Bir bina ne kadar ağırsa o ölçüde deprem kuvvetine maruz kalır. Binaların tasarımı esnasında hesaba katılmayan ilave yükler, deprem sırasında çatıların çökmesine ve kolonların ikincil ağırlıklara maruz kalmasına yol açabilir. Verimli ve tasarruflu enerji tüketimi için çatı tipi güneş panelinden yararlanmak istiyorsan binanın buna uygun olup olmadığının değerlendirilmesi gerekir. En ideal olanı ise bina tasarım aşamasındayken bu konunun değerlendirilmesidir. Hem statik hem de dinamik analiz yaptırılması, sonuç olumsuz ise güçlendirme çalışmalarının ardından panel kurulumuna geçilmesi gerekir.

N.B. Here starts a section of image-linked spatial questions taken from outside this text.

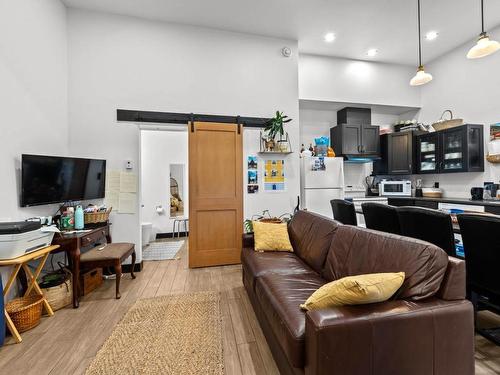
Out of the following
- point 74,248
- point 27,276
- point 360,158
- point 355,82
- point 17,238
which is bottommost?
point 27,276

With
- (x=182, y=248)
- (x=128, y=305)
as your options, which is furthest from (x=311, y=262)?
(x=182, y=248)

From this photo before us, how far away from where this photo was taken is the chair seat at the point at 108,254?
2.66 meters

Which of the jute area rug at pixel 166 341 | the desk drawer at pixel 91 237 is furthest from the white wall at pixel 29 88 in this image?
the jute area rug at pixel 166 341

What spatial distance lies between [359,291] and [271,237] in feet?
5.35

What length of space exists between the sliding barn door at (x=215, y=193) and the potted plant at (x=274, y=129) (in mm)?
497

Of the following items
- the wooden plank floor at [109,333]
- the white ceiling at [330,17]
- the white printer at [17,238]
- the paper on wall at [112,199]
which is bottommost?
the wooden plank floor at [109,333]

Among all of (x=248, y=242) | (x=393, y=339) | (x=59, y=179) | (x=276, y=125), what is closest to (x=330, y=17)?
(x=276, y=125)

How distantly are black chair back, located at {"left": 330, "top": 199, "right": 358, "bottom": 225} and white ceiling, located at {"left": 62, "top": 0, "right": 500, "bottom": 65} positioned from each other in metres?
2.86

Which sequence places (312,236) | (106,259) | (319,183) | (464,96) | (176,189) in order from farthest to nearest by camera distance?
(176,189) → (464,96) → (319,183) → (106,259) → (312,236)

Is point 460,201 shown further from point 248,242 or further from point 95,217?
point 95,217

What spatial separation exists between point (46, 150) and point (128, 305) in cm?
212

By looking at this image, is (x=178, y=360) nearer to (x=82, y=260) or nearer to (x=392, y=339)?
(x=392, y=339)

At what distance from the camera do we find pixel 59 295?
2.51 metres

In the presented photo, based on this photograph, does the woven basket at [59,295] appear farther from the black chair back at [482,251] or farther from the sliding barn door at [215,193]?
the black chair back at [482,251]
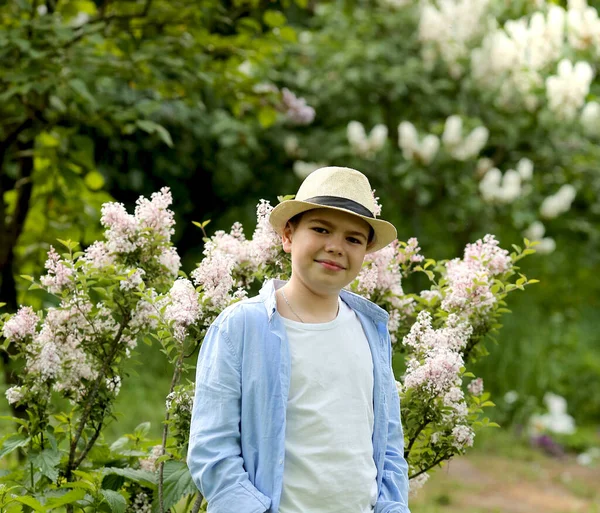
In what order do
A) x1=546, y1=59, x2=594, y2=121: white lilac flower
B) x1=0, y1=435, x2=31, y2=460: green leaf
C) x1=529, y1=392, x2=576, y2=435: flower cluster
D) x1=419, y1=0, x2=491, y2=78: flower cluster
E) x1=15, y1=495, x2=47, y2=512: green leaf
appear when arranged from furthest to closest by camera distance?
1. x1=419, y1=0, x2=491, y2=78: flower cluster
2. x1=546, y1=59, x2=594, y2=121: white lilac flower
3. x1=529, y1=392, x2=576, y2=435: flower cluster
4. x1=0, y1=435, x2=31, y2=460: green leaf
5. x1=15, y1=495, x2=47, y2=512: green leaf

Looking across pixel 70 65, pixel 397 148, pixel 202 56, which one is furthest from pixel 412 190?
pixel 70 65

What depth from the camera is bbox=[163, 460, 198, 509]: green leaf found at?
2.55 meters

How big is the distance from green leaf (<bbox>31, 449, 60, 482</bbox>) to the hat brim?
98 cm

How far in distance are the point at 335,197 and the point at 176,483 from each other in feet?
3.15

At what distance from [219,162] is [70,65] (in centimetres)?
343

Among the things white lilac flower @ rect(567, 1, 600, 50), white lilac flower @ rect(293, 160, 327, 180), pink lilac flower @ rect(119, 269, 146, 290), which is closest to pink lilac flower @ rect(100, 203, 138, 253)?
pink lilac flower @ rect(119, 269, 146, 290)

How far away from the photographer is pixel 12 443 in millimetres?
2648

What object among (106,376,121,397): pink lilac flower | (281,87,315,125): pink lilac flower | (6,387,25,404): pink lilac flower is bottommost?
(6,387,25,404): pink lilac flower

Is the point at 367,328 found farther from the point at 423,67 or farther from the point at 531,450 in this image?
the point at 423,67

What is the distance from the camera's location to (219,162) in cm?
745

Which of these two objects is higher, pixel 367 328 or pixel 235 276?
pixel 235 276

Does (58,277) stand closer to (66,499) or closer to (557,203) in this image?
(66,499)

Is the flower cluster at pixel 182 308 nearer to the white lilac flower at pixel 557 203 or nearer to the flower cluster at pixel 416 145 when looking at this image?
the flower cluster at pixel 416 145

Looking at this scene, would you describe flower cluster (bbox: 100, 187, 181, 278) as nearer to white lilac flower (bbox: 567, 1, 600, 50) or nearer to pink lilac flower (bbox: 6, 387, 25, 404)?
pink lilac flower (bbox: 6, 387, 25, 404)
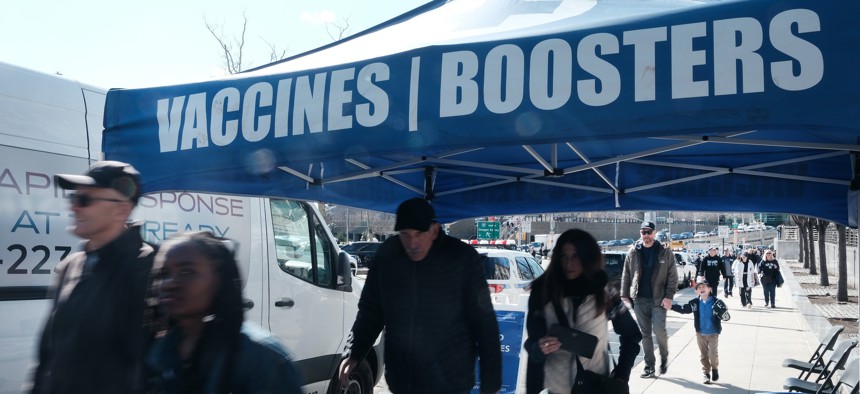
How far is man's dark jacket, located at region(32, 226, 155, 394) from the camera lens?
2.36m

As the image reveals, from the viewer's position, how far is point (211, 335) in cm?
200

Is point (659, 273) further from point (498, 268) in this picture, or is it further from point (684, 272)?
point (684, 272)

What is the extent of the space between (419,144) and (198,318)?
128cm

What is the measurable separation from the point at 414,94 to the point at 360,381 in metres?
3.92

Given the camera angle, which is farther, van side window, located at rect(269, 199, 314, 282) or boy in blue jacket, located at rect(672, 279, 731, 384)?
boy in blue jacket, located at rect(672, 279, 731, 384)

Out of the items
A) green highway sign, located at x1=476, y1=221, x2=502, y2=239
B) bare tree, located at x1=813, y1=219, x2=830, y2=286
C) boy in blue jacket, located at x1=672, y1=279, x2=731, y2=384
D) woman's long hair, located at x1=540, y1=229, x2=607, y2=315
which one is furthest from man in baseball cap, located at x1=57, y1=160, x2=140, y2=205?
bare tree, located at x1=813, y1=219, x2=830, y2=286

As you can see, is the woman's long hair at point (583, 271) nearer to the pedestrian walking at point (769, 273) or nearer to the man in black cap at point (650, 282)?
the man in black cap at point (650, 282)

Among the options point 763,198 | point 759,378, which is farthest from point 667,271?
point 763,198

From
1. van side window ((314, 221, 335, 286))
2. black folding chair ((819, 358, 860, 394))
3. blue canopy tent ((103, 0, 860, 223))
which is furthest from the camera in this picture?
van side window ((314, 221, 335, 286))

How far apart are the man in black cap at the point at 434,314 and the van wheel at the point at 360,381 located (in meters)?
2.66

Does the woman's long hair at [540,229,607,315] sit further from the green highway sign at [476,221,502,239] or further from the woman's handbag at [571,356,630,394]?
the green highway sign at [476,221,502,239]

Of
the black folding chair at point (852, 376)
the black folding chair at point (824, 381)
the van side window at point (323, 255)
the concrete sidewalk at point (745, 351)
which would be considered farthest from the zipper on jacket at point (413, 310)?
the concrete sidewalk at point (745, 351)

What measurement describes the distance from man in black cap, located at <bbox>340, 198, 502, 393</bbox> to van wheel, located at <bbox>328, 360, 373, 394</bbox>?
266cm

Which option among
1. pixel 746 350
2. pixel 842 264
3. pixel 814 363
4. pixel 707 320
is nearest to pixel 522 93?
pixel 814 363
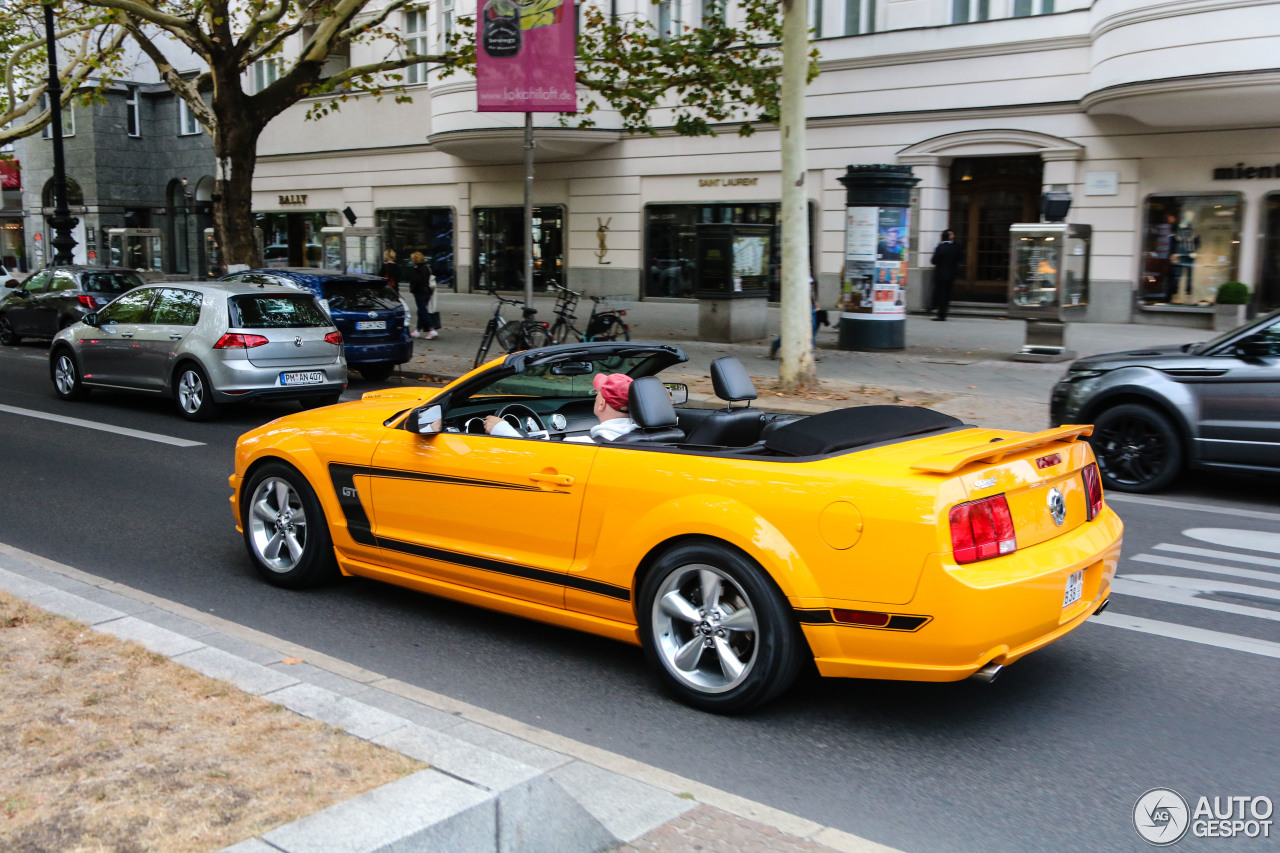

Deprem sırasında meydana gelen ikincil riskler de en az deprem kadar yıkıcı ve hasar verici olabilir. Isı ve gaz kaynaklarının standartlara uygun şekilde sabitlenmesi olası yangın riskini ortadan kaldırmaya yardımcı olur. Bunun yanı sıra binalarda yangın algılama ve otomatik söndürme sisteminin kurulması da oldukça önemlidir.
Depremlerin ardından meydana gelen maddi hasarların tazmin edilmesi, normal yaşam düzenine dönebilmeye imkan tanır. Maddi hasarların karşılanması için en ideal yol ise kapsamlı bir deprem sigortası yaptırmaktan geçer. Sen de Allianz ile Zorunlu Deprem Sigortası yaptırarak deprem kaynaklı maddi hasarları teminat altına alabilirsin.

İş süreklilik planları, çoğunlukla belirli bir risk konusu yerine kritik süreçlerin devamlılığı ile ilgili olarak hazırlanır. İş süreklilik planlarının deprem sonrası konutların risk seviyesinin belirlenmesi, evi ağır hasar görmüş kişilerin barınma ihtiyaçlarının karşılanması için nasıl bir çözüm üretileceği, psikolojik destek verilmesi gibi konuları da kapsaması gerekir.

Deprem her ne kadar yıkıcı bir afet olsa da dersler çıkarıp uygulayarak hasarları en aza indirebilirsin. Risk önlemleri alarak, usulüne uygun binalar inşa edilmesine vesile olarak ve kontrolü elden bırakmayarak deprem gerçeğiyle birlikte yaşayabilmek ve depremin yıkıcı etkisini azaltmak mümkün.